There are a couple of key points on the straight lines, and we don't like them because the differences between the points on the line are not very significant.

There are also a huge number of points on the keyboard keys. Since the keys are very similar to each other, it will be difficult to organize a correct matching on them. Therefore, we will filter them using the Ratio test.

### KNN + Ratio test

By reducing the number of points based on distance, we ensure that there are no points in the vicinity that have similar points. You can play around with this parameter, decreasing or increasing it as per your requirement.

In [None]:
def keypoints_matching_knn(dscrs1, dscrs2):
    bf = cv2.BFMatcher()
    tic = time.time_ns()
    knn_matches = bf.knnMatch(dscrs1, dscrs2, k=2)
    toc = time.time_ns()
    print(f'Matching time: {(toc - tic) / 10e6 :.5f} ms')
    good_matches = []
    for neighbour_1, neighbour_2 in knn_matches:
        if neighbour_1.distance < 0.75 * neighbour_2.distance:
            good_matches.append(neighbour_1)
    return good_matches

In [None]:
matches = keypoints_matching_knn(
    images_info[ipaths[0]]['descriptors'],
    images_info[ipaths[1]]['descriptors']
)

In [None]:
img_matches = cv2.drawMatches(
    images_info[ipaths[0]]['img'],
    images_info[ipaths[0]]['keypoints'],
    images_info[ipaths[1]]['img'],
    images_info[ipaths[1]]['keypoints'],
    matches,
    None,  # output image
    flags=cv2.DrawMatchesFlags_NOT_DRAW_SINGLE_POINTS
)
plt.imshow(img_matches)
plt.axis('off')
plt.show()

### FLANN

The search for matches in our image is quite fast, but it's still worth mentioning the methods for fast nearest neighbor search. For example, when we are performing face matching with a database of 150 million faces, using the classical nearest neighbor search is not advantageous. Therefore, FLANN, which is based on KD-trees, can be applied.

In [None]:
def keypoints_matching_flann(dscrs1, dscrs2):
    index_params = dict(
        algorithm=1,  # FLANN_INDEX_KDTREE
        trees=5
    )
    search_params = dict(checks=20)
    flann = cv2.FlannBasedMatcher(index_params, search_params)
    tic = time.time_ns()
    flann_matches = flann.knnMatch(dscrs1, dscrs2, k=2)
    toc = time.time_ns()
    print(f'Matching time: {(toc - tic) / 10e6 :.5f} ms')
    good_matches = []
    for neighbour_1, neighbour_2 in flann_matches:
        if neighbour_1.distance < 0.75 * neighbour_2.distance:
            good_matches.append(neighbour_1)
    return good_matches

In [None]:
matches = keypoints_matching_flann(
    images_info[ipaths[0]]['descriptors'],
    images_info[ipaths[1]]['descriptors']
)

In [None]:
img_matches = cv2.drawMatches(
    images_info[ipaths[0]]['img'],
    images_info[ipaths[0]]['keypoints'],
    images_info[ipaths[1]]['img'],
    images_info[ipaths[1]]['keypoints'],
    matches,
    None,  # output image
    flags=cv2.DrawMatchesFlags_NOT_DRAW_SINGLE_POINTS
)
plt.imshow(img_matches)
plt.axis('off')
plt.show()

If we use our images, then the time difference is small. To let you feel how big the difference is, let's increase the number of points to see how much the matching differs in efficiency.
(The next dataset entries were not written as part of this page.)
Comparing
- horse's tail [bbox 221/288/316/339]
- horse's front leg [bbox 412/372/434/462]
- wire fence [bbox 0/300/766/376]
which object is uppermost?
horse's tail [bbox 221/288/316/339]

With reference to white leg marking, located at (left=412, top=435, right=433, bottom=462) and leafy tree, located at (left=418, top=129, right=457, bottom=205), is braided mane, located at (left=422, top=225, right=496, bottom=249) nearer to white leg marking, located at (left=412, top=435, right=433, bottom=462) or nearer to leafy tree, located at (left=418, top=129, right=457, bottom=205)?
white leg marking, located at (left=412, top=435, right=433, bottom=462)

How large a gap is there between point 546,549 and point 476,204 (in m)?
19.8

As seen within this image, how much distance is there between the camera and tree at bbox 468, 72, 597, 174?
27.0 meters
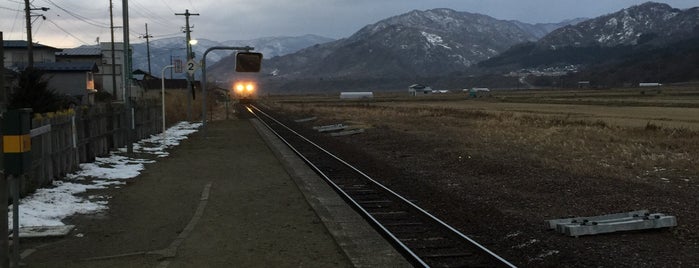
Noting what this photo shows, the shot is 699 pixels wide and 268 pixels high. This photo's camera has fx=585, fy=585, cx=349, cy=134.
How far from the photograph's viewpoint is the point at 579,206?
1022 centimetres

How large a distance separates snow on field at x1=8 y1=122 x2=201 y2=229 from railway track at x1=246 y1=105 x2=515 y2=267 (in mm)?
4500

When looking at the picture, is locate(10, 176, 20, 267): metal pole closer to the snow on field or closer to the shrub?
the snow on field

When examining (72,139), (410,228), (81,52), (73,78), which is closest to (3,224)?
(410,228)

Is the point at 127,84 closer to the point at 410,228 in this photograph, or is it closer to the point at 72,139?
the point at 72,139

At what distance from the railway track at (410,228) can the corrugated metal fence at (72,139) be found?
5.43 meters

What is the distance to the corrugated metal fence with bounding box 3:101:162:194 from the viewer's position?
10188mm

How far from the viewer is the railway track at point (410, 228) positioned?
6910mm

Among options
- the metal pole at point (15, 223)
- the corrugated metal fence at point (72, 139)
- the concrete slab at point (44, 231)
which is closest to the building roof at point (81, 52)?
the corrugated metal fence at point (72, 139)

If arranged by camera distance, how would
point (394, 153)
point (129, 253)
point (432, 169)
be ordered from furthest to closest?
1. point (394, 153)
2. point (432, 169)
3. point (129, 253)

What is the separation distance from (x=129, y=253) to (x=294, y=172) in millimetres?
7511

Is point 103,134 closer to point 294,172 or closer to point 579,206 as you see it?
point 294,172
It's not very fair for the KD tree because the points will be duplicated in the image, but it helps to feel the difference excellently. Overall, KNN is not that slow, so it is not recommended to use FLANN, as there are few images.

In [None]:
print(f'Descriptors shape on the image_0: {images_info[ipaths[0]]["descriptors"].shape}')
print(f'Descriptors shape on the image_1: {images_info[ipaths[1]]["descriptors"].shape}')
mock_descriptors_1 = np.repeat(images_info[ipaths[0]]['descriptors'], 100, axis=0)
mock_descriptors_2 = np.repeat(images_info[ipaths[1]]['descriptors'], 100, axis=0)
print(f'Descriptors shape on the mock_image_0: {mock_descriptors_1.shape}')
print(f'Descriptors shape on the mock_image_1: {mock_descriptors_2.shape}')

In [None]:
_ = keypoints_matching_knn(mock_descriptors_1, mock_descriptors_2)

In [None]:
_ = keypoints_matching_flann(mock_descriptors_1, mock_descriptors_2)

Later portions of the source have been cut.